Generally speaking, it's best to have only one exit point in a function/method, as far as possible. In this case, I see no reason not to do so:

 status = {'status': 'uneventful'}
 if self.base_snapshot:
     if self.snapshot['id'] != self.base_snapshot['id']:
         status['status'] = 'eventful'
         status['whatsnew'] = 'snapshot: {} -> {}'.format(
                     self.base_snapshot['id'], self.snapshot['id'])}
 elif self.snapshot['branches']:
         status['status'] = 'eventful'
         status['whatsnew'] = 'new branches: {}'.format(
                     ', '.join(map(repr, self.snapshot['branches'])))}
return status
This revision now requires changes to proceed.Nov 22 2018, 9:38 AM

repr() always returns a string, so it's fine

I was not even on branches, i was speaking about the base_snapshot['id'] which must be bytes, most probably.

Also, my proposed manual test is not the one which will cause issue.
It's more running with a celery instance.

(and i forgot to hit enter yesterday... nice)

repr() always returns a string, so it's fine

I was not even on branches, i was speaking about the base_snapshot['id'] which must be bytes, most probably.

Also, my proposed manual test is not the one which will cause issue.
It's more running with a celery instance.

(and i forgot to hit enter yesterday... nice)

I remember why, i wanted to test something prior to hit enter ;)

In the end, that will work but the log won't be that human readable:

>>> raw_id
b'4\x972t\xcc\xefj\xb4\xdf\xaa\xf8e\x99y/\xa9\xc3\xfeF\x89'
>>> 'hello {}'. format(raw_id)
"hello b'4\\x972t\\xcc\\xefj\\xb4\\xdf\\xaa\\xf8e\\x99y/\\xa9\\xc3\\xfeF\\x89'"
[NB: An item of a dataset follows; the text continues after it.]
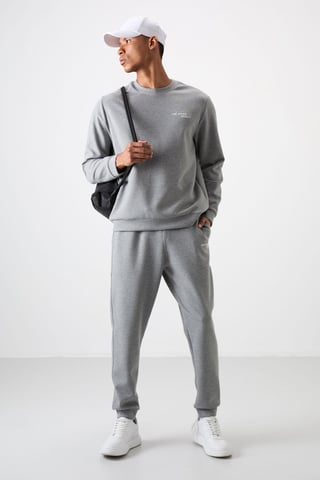 Men's Long-Sleeve Sweatshirt And Pants Set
I think you need to hashutil.hash_to_hex the id to keep it human readable.
AFAIR, that's what is/was done with the loaders.

Second argument, well I guess you know now ;-)

?

  • Show the load status on assertion failures.
  • Simplify the logic in load_status.
  • hash_to_hex on snapshot ids.

Second argument, well I guess you know now ;-)

?

This was about

there's no harm in keeping it

which smells like a small yagni. Either it's useful or not. If not then there is harm keeping it: every written line of code needs maintenance, testing (which lines are not, in fact) etc. so there is always a cost (not counting the time taken to write the code at first place).
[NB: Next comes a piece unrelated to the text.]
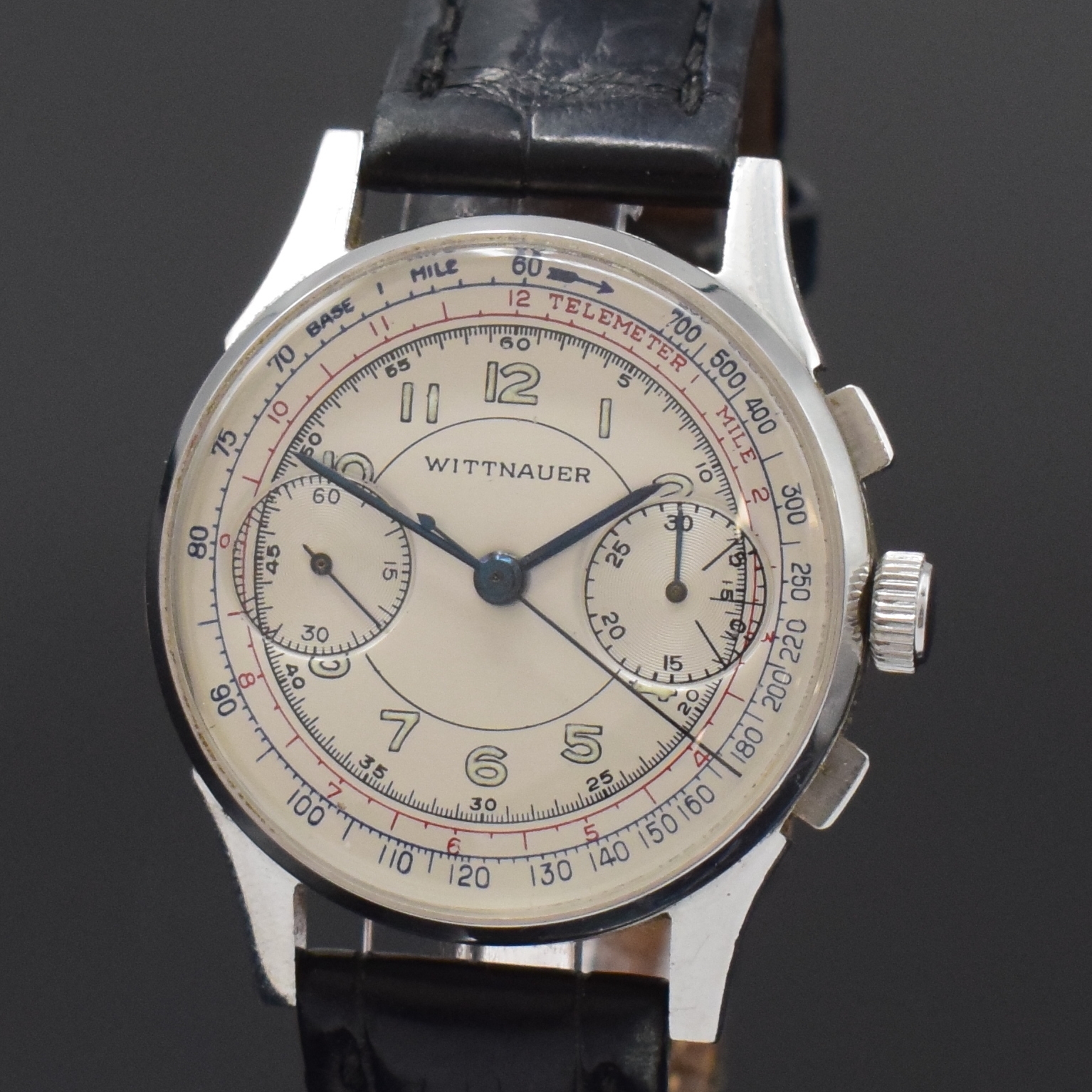 Detail a: WITTNAUER Schaltradchronograph in Stahl, Schweiz um 1945, Handaufzug, 3-tlg. Geh., Boden u. Glasrand aufgedr., silb. Zifferbl. rest., gebl. Zeiger, ...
Once again, I'm against this diff, I just want to point how easy it is add code, and how difficult it is, sometimes, not to write code. One must always ask him/herself whether the written line of code needs to exists, needs to be taken care of for the next 5-15 years.
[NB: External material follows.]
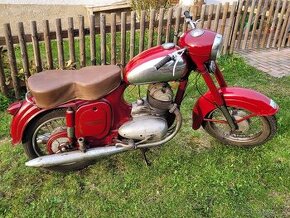 Jawa 350/354 r.v. 1960 kyvacka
This revision is now accepted and ready to land.Nov 27 2018, 11:59 AM

which smells like a small yagni. Either it's useful or not. If not then there is harm keeping it: every written line of code needs maintenance, testing (which lines are not, in fact) etc. so there is always a cost (not counting the time taken to write the code at first place).

Once again, I'm against this diff, I just want to point how easy it is add code, and how difficult it is, sometimes, not to write code. One must always ask him/herself whether the written line of code needs to exists, needs to be taken care of for the next 5-15 years.

If you think that's a bad idea, I can abandon this diff; that's also why we have code reviews.